Berdasarkan latar belakang diatas, penulis tertarik untuk meneliti tentang Hubungan pengetahuan, sikap dan tindakan masyarakat dengan kejadian filariasis di Desa Pardamean, Kecamatan Muara Batangtoru, Kabupaten Tapanuli Selatan, tahun 2009. 1.2. Perumusan Masalah Desa Pardamean merupakan salah satu daerah endemis penyakit filariasis, dengan angka microfilaria > 1%. Berdasarkan hal ini dibuat perumusan masalah sebagai berikut : belum diketahui bagaimana Hubungan Pengetahuan, Sikap dan Tindakan Masyarakat Terhadap Kejadian Filariasis di Desa Pardamean Kabupaten Tapanuli Selatan. 1.3. Tujuan Penelitian 1.3.1. Tujuan Umum Untuk mengetahui hubungan pengetahuan, sikap dan tindakan masyarakat terhadap kejadian filariasis di Desa Pardamean Kecamatan Muara Batang Toru Kabupaten Tapanuli Selatan tahun 2009. 1.3.2. Tujuan Khusus 1. Untuk mengetahui karakteristik responden (pekerjaan, lama bekerja, penghasilan dan daerah asal) dengan kejadian filariasis di Desa Pardamean Kecamatan Muara Batangtoru Kabupaten Tapanuli Selatan tahun 2009.
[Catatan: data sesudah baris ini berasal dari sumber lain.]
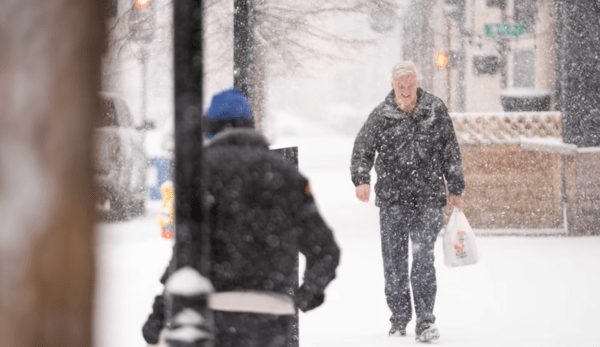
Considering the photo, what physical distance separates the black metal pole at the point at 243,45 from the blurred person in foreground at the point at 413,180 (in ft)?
3.75

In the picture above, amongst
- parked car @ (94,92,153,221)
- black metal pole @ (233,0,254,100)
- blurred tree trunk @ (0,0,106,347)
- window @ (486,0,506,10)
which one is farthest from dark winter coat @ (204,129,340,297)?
window @ (486,0,506,10)

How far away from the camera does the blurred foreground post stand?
162cm

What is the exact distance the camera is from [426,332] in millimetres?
5117

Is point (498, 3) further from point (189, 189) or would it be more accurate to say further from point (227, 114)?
point (189, 189)

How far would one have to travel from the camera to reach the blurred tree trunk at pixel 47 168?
1133 millimetres

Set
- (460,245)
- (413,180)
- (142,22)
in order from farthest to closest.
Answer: (142,22) → (460,245) → (413,180)

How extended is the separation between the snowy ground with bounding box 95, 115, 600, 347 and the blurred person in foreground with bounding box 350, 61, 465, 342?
429 mm

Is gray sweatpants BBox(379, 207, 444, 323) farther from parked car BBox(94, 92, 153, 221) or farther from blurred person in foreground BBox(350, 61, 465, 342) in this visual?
parked car BBox(94, 92, 153, 221)

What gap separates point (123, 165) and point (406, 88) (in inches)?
328

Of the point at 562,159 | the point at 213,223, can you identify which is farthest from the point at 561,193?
the point at 213,223

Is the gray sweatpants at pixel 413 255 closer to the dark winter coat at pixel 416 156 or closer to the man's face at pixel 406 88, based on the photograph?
the dark winter coat at pixel 416 156

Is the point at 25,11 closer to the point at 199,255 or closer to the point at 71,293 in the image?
the point at 71,293

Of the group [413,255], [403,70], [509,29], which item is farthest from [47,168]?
[509,29]

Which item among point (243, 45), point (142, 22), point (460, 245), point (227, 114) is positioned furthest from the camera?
point (142, 22)
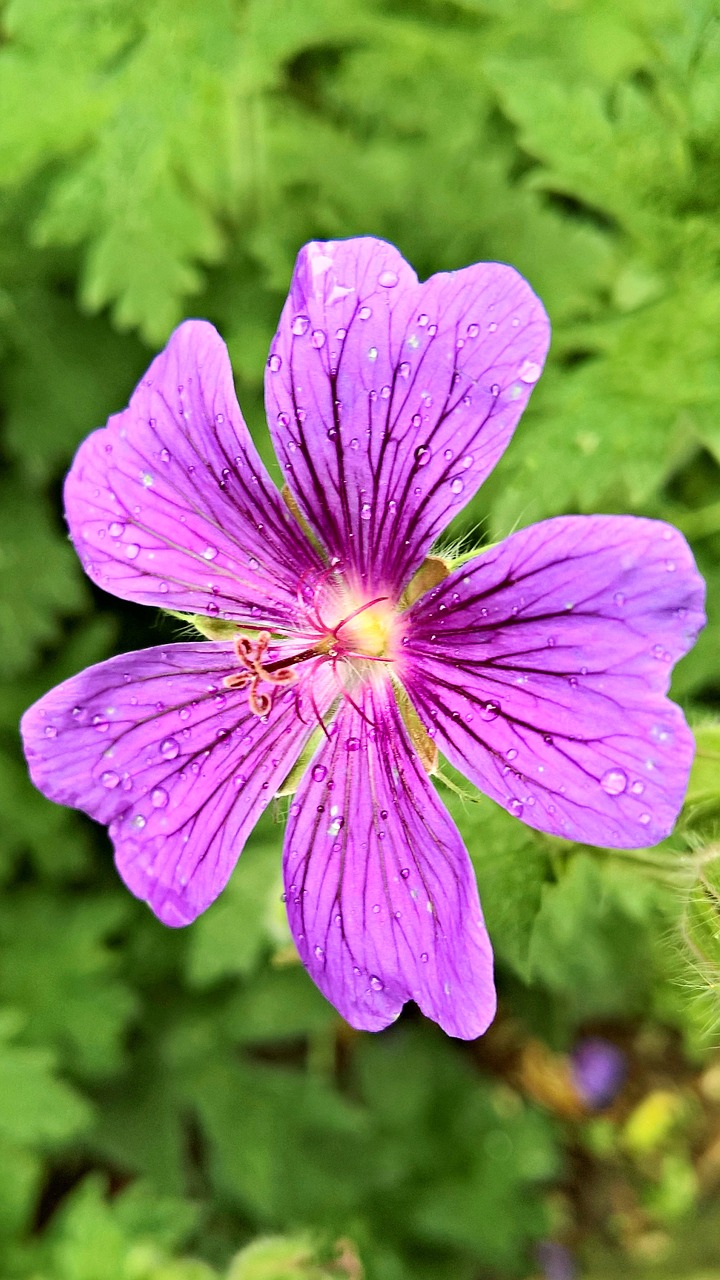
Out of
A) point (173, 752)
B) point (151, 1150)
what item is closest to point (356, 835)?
point (173, 752)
2. Untuk mengetahui hubungan pengetahuan masyarakat terhadap kejadian filariasis di Desa Pardamean Kecamatan Muara Batang Toru Kabupaten Tapanuli Selatan tahun 2009. 3. Untuk mengetahui hubungan sikap masyarakat terhadap kejadian filariasis di Desa Pardamean Kecamatan Muara Batang Toru Kabupaten Tapanuli Selatan tahun 2009. 4. Untuk mengetahui hubungan tindakan masyarakat terhadap kejadian filariasis di Desa Pardamean Kecamatan Muara Batang Toru Kabupaten Tapanuli Selatan Tahun 2009. 1.4. Manfaat Penelitian 1. Sebagai bahan masukan bagi pihak pengelola program eliminasi filariasis di Desa Pardamean Kecamatan Muara Batang Toru Kabupaten Tapanuli Selatan. 2. Sebagai bahan dalam menyusun rencana kegiatan/proyek eliminasi filariasis di Desa Pardamean Kecamatan Muara Batang Toru Kabupaten Tapanuli Selatan. 3. Dapat dimanfaatkan oleh masyarakat dan pemerintah sebagai bahan masukan khususnya mengenai filariasis di Desa Pardamean Kecamatan Muara Batang Toru Kabupaten Tapanuli Selatan. 4. Menambah wawasan ilmu pengetahuan penulis tentang masalah filariasis. 5. Sebagai sumber informasi kepada peneliti lain untuk melaksanakan penelitian selanjutnya.